While no organization or individual took responsibility for the bombing immediately, by Monday evening, a top member of the Pakistani Taliban (Tehreek-i-Taliban Pakistan, or TTP) had described the bombing in a public statement as a revenge operation in the name of a slain TTP member.
“The blessed martyrdom attack within Peshawar’s police line is part of the revenge series for martyr Omar Khalid Khorasani, may Allah have mercy on him, in which the enemy suffered heavy casualties, Alhamdulillah,” Sarbakaf Mohmand, a senior TTP terrorist, wrote in a post on Twitter.
Omar Khalid Khorasani was a founder of the TTP killed in Afghanistan last August.
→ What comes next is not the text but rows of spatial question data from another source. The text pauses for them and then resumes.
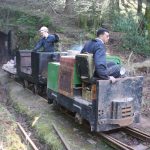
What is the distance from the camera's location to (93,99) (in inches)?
310

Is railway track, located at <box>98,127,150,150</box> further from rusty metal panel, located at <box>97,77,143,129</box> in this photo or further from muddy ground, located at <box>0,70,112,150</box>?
rusty metal panel, located at <box>97,77,143,129</box>

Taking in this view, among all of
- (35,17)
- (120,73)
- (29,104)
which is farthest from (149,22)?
(120,73)

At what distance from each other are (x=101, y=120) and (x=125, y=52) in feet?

The TTP is separate from, but sympathetic to, the Afghan Taliban, which now operates as the undisputed government of Afghanistan. Unlike the Afghan Taliban, the TTP is a U.S.-designated foreign terrorist organization.
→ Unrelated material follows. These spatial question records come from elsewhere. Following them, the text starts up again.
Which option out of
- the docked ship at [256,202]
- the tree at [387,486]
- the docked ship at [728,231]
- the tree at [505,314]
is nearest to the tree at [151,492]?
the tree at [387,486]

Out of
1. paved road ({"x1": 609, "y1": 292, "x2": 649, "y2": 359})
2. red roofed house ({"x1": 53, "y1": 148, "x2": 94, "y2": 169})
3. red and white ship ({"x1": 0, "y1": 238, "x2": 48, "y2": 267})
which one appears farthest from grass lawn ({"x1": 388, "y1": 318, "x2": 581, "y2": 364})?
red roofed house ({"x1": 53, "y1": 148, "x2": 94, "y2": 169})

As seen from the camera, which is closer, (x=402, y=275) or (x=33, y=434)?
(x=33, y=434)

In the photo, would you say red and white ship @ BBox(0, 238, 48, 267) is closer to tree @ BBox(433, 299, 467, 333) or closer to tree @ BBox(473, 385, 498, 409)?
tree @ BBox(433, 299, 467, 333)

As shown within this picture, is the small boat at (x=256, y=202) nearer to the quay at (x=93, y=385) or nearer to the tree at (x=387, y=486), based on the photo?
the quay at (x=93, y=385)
“TTP leaders also publicly say that the group seeks to establish an Islamic caliphate in Pakistan that would require the overthrow of the Pakistani Government,” a profile of the group by the American Office of the Director of National Intelligence (DNI) explains. “TTP historically maintained close ties to senior al-Qa‘ida leaders, including al-Qa‘ida’s former head of operations for Pakistan.”
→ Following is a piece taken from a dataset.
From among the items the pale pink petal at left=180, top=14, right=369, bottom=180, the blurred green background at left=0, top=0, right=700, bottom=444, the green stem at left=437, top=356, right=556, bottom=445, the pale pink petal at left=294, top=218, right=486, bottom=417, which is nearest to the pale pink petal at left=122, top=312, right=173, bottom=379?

The TTP has been increasingly active in light of the Afghan Taliban taking over that country in August 2021. Most recently, it organized the storming of a police station in Khyber-Pakhtunkhwa, the province where Peshawar is located and successfully seized the station for 24 hours before Pakistani authorities repelled the terrorists.
Prime Minister Shehbaz Sharif traveled to Peshawar on Monday to assess the damage, proclaiming the mosque attack had “nothing to do with Islam.”
“Terrorists want to create fear by targeting those who perform the duty of defending Pakistan,” he asserted, according to Dawn.
The bombing arrives at a perilous political moment for Sharif, who has been in the top government position for less than a year and is facing stiff opposition from his ousted predecessor, Imran Khan. Khan, the radical Islamist leader of the Pakistan Tehreek-e-Insaf (PTI) political party, is undergoing a nationwide tour to rile up protests against Sharif and demand elections to restore his position as prime minister.
“It is imperative we improve our intelligence gathering & properly equip our police forces to combat the growing threat of terrorism,” Khan wrote in a statement posted to Twitter.
The PTI canceled an anti-inflation protest scheduled to take place in Peshawar on Monday and has limited criticism of Sharif in the immediate aftermath of the attack. Notably, Khan failed to cancel his appearance at protests in November even after surviving an assassination attempt, showing up to deliver a speech in Wazirabad sitting in a wheelchair a day after getting shot.